The terms healthy, wealthy, and wise do not go far enough
However, healthy, wealthy, and wise do not go far enough in describing the opportunities in the emerging Transformation Economy. It’s not just about staying healthy; it’s about having health & wellbeing. It’s not just about becoming wealthy; it’s about having wealth & prosperity. And it’s not just about being wise; it’s about having knowledge & wisdom. Why put “wisdom” second in this last formulation? Because knowledge is the means to which wisdom is the end, just as health is the means to which wellbeing is the end, and wealth is the means to which prosperity is the end. It is wellbeing, prosperity, and wisdom that most foster human flourishing.

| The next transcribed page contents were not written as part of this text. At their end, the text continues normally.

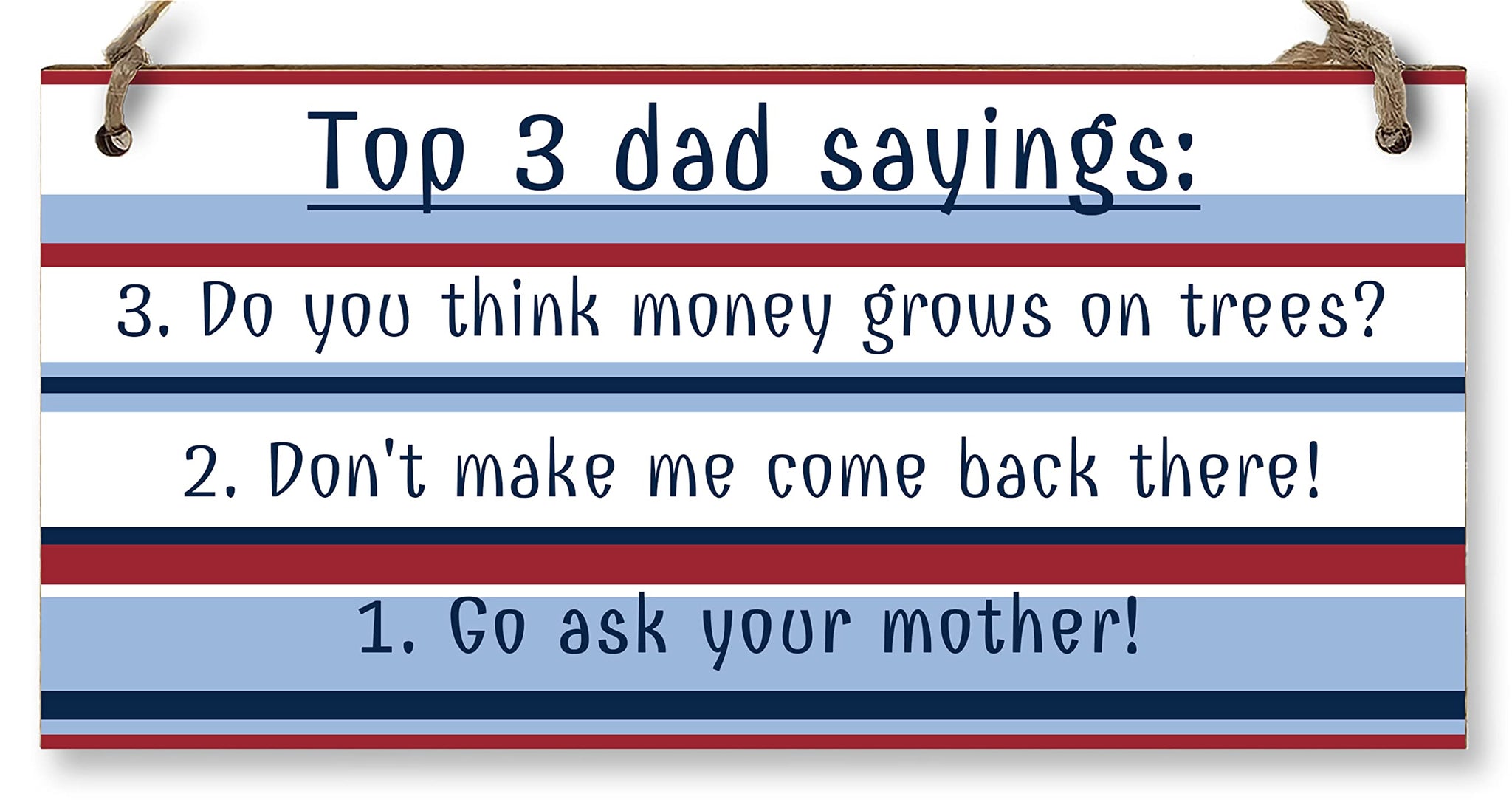 Top 3 dad sayings:

3. Do you think money grows on trees?

2. Don't make me come back there!

1. Go ask your mother!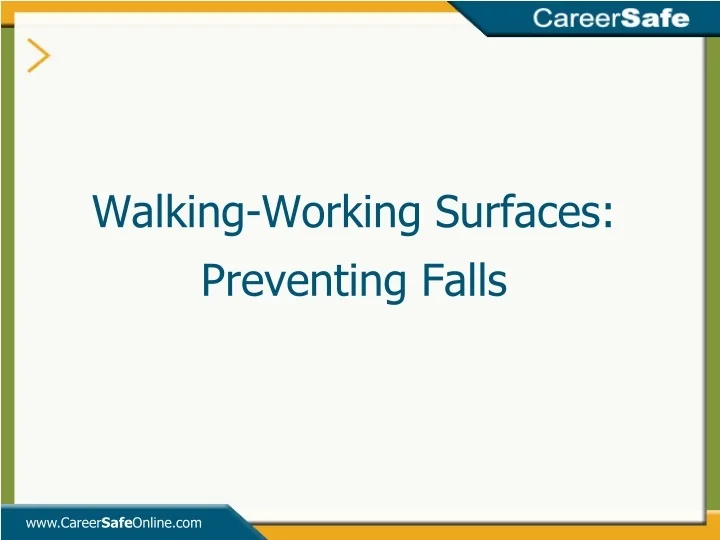 CareerSafe

Walking-Working Surfaces: Preventing Falls

www.CareerSafeOnline.com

But they do not encompass all that enables us – as consumers, employees, and businesses – to flourish. It requires one more sphere of transformation: purpose & meaning. In fact, this is the most important sphere within the Transformation Economy, the one without which we simply cannot flourish.
Joe Pine
© 2025 B. Joseph Pine II
[i] In The Transformational Consumer: Fuel a Lifelong Love Affair with your Customers by Helping Them Get Healthier, Wealthier, and Wiser (San Francisco: Berrett-Koehler Publishers, Inc., 2017), p. 16, Tara-Nicholle Nelson calls them “the Three Aspirations”.